Her hand over her mouth, she cringed in the corner, wishing she could disappear.
Baptiste took a step toward her.
She cowered away from him, shaking her head. “I’m sorry, Baptiste. I won’t ever talk to that detective again. I promise.”
He extended a big hand. “Too late, cher.”
“Please.” There was a window nearby. She turned and tried to crawl to it.
He caught her by the leg. Then he bent down, shoved an arm under her, and hoisted her up. She was small. No match for him.
Frantic, she clung to his shoulders and began to sob. “Please, Baptiste. Don’t. I’ll be good. I promise.”
“Too late,” he said again. This time as softly as a father quieting a crying child.
He pried her hands off of him. She fought hard, but it was useless. He gave her a swing and tossed her into the hole.
Down she went. Down. Down. Down. Into the hole, as deep as a grave.
She hit the muddy ground with a splash. Pain shot through her. She couldn’t catch her breath. The fall had knocked the wind out of her. Was her back broken? And then she heard a sound that made her freeze with terror.
Rattles. And hissing.
Something beneath her began to move. Something slimy slithered under her back.
The bottom of the hole wasn’t just a muddy floor, she realized, her heart pounding so hard it burned. It was filled with living creatures. The hole Baptiste had thrown her down was crawling with snakes. She felt one slide under her and around her leg.
The rattling grew louder as beside her one of them raised its head, its scales glowing in the darkness.
She screamed at the top of her lungs and batted the head away. That was a mistake.
The sting to her arm came fast. She screeched in horror, panic engulfing her. The rattling pounding in her ears, the hissing making her shake with fear, she turned and put her palm down in the mud, struggling to get to her feet.
Sharp teeth dug into her wrist. Then she felt another bite on her thigh.

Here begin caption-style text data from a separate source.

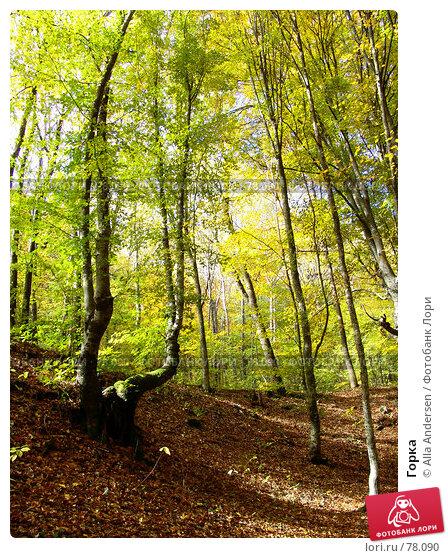Купить «Горка», фото № 78090, снято 25 октября 2006 г. (c) Alla Andersen / Фотобанк Лори
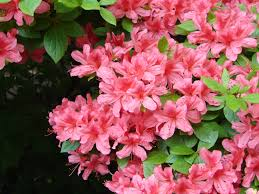 brazil native plants rhododendrons azaleas blooming marvels of the plant world the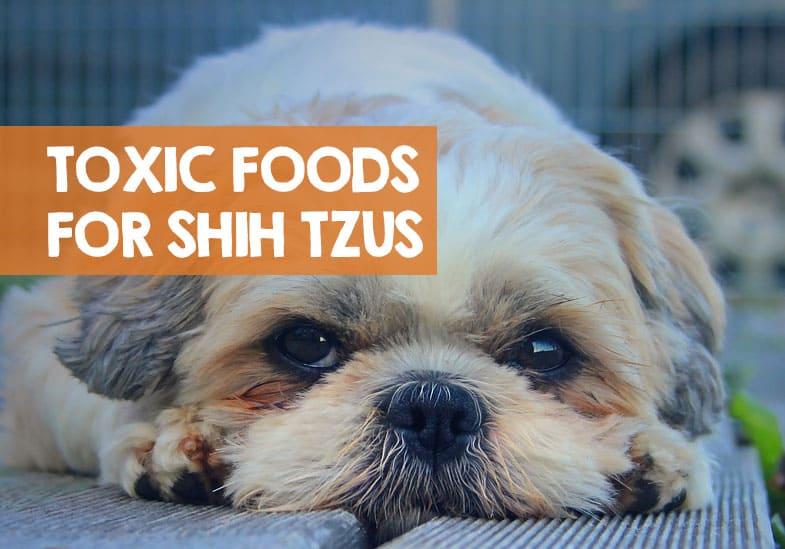 bad foods for shih tzus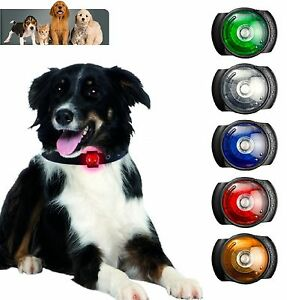Orbiloc-Dog-Safety-Light-Clips-Onto-Your-Dogs-Collar-For-Night-Pet-Safety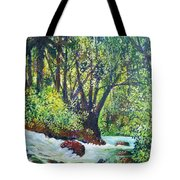 Descenso Turbulento Tote Bag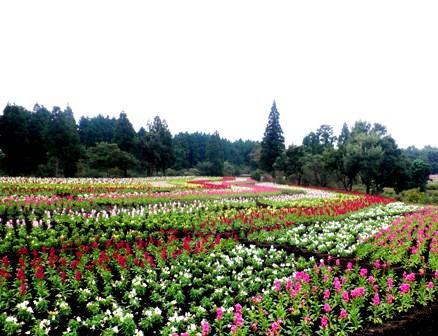 10.10.13-160  花公園10.jpg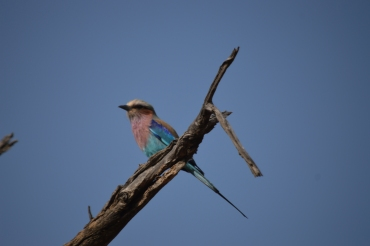 Great shot of a lilac-breasted roller!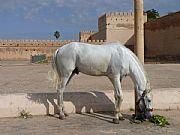 Meknes, Meknes, Marruecos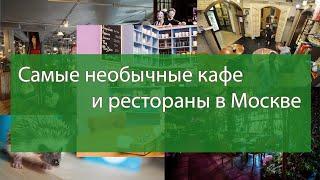 Самые необычные кафе и рестораны в Москве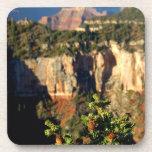 Norteamérica, los E.E.U.U., Arizona, Gran Cañón Posavasos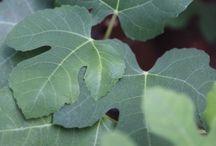Lemon tree organic pesticide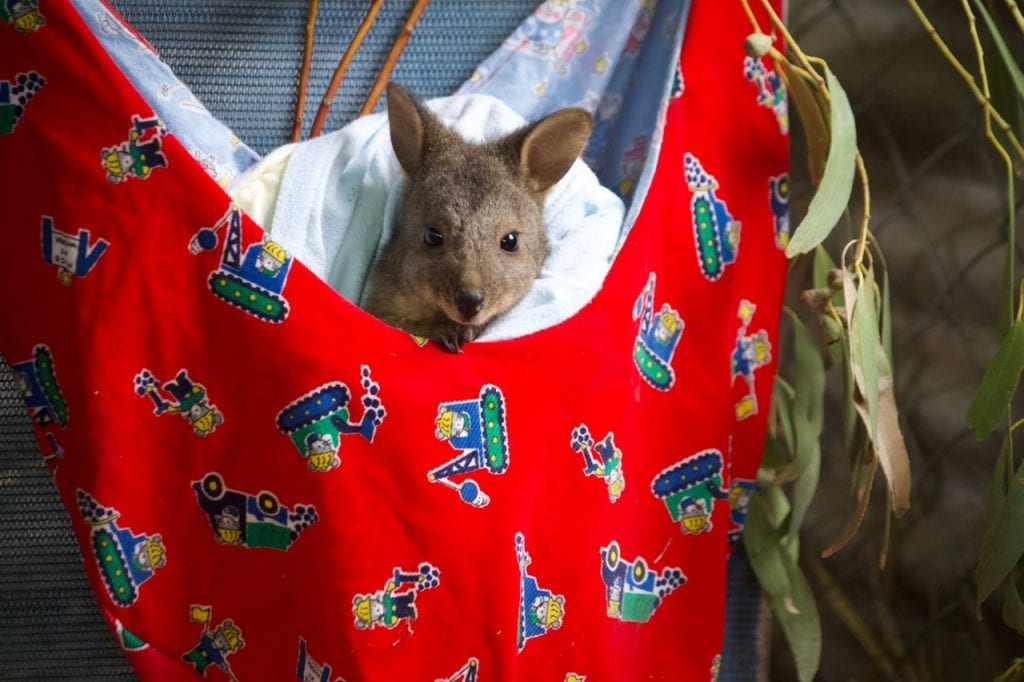 A Wallaby joey in a donated pouch.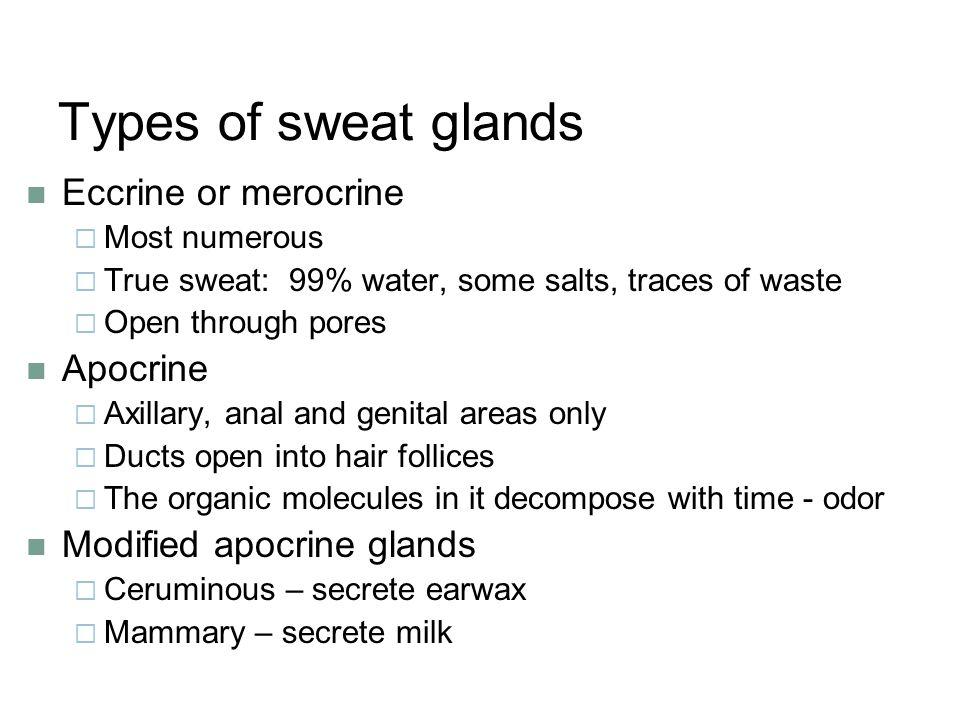 Types of sweat glands Eccrine or merocrine Apocrine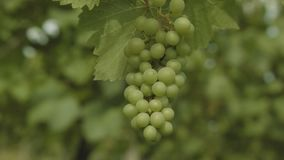 Unripe Vine Grapes In Grapevine Field At Summer. Close Up Of A Green Unripe Grapevine In A Grapevine Field At Summer stock video footage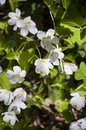 Plants in spring- closeup of white blossoms with fresh green leaves of Wood-sorrel in sunlight Royalty Free Stock Photo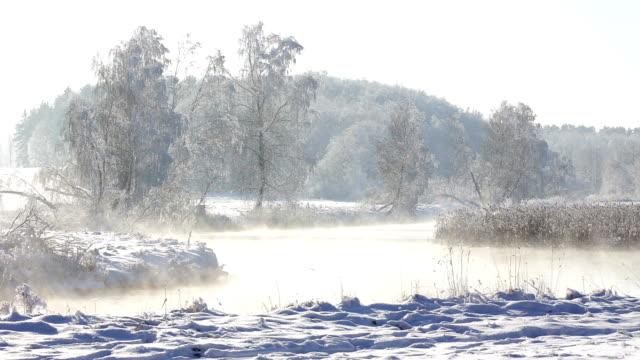 vidéos et rushes de rivière de paysage d'hiver - perfection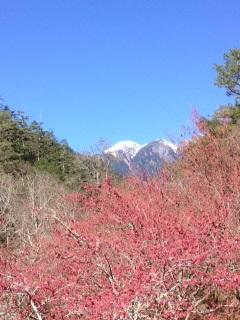 雪霸國家公園武陵之美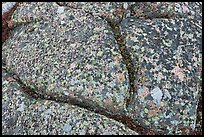 Multicolored lichen on granite slab, Cadillac Mountain. Acadia National Park, Maine, USA.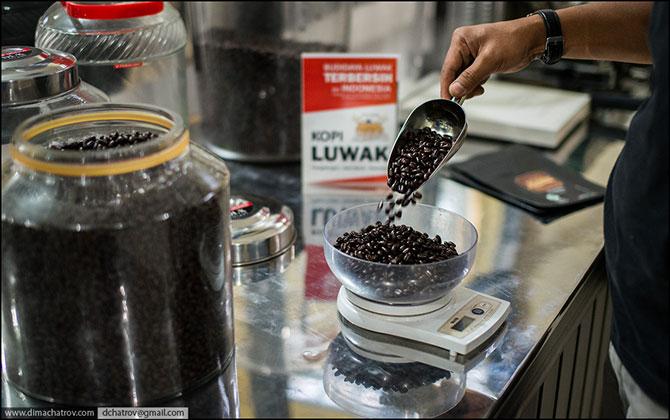 Про самый дорогой в мире кофе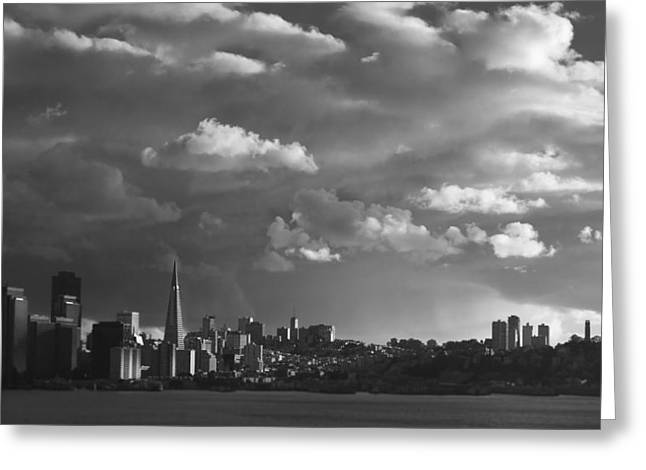 Coit Tower Greeting Cards - San Francisco Skyline Greeting Card by Sean Foster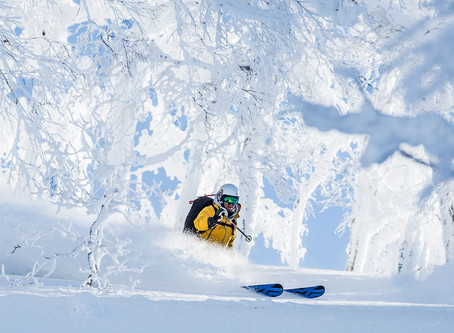 Niseko- For Mountain Lovers, Skiers & Investors Alike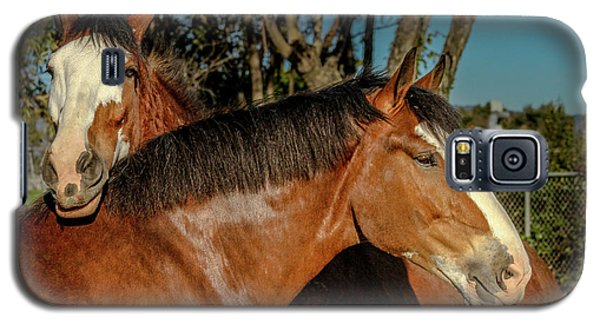 Galaxy S5 Case featuring the photograph Budweiser Clydesdales  by Bill Gallagher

“Baptiste!” she cried, trying to turn around.
Another snake got her stomach. Pain sizzled through her, seeping into her veins with the venom. Tears streamed down her face. The rattling was furious now. Another stinging bite struck her knee. She sank back down into the muddy hole.
“Baptiste!” she sobbed. “I’m sorry. I’ve learned my lesson. Get me out of here.”
But now the words were only in her head. She couldn’t speak. The venom had begun to paralyze her. She couldn’t move at all. All she could do was lie there as three more snakes dug their teeth into her flesh.
Baptiste had won.
He had taken his revenge. No one ever crossed him. He always made sure of that. Especially not a helpless little hick from Willow Hill, Illinois.
She wouldn’t be that much longer. As the pain overwhelmed her, making her head swim and her lungs burn for air, she wondered what she would be like in the next life. Someone better, she hoped. Someone smarter.
Even in the inky darkness she could feel her own blood oozing out of her through her wounds. Soon her skin would turn gray and hard, and then black as charcoal. Still the stings kept coming.
One more at her throat and she was almost gone. Everything grew fuzzy. The hole disappeared. The stinging ceased. The rattles became still.
But as she slipped away, far above her all she could hear was the echo of Baptiste’s satisfied laugh.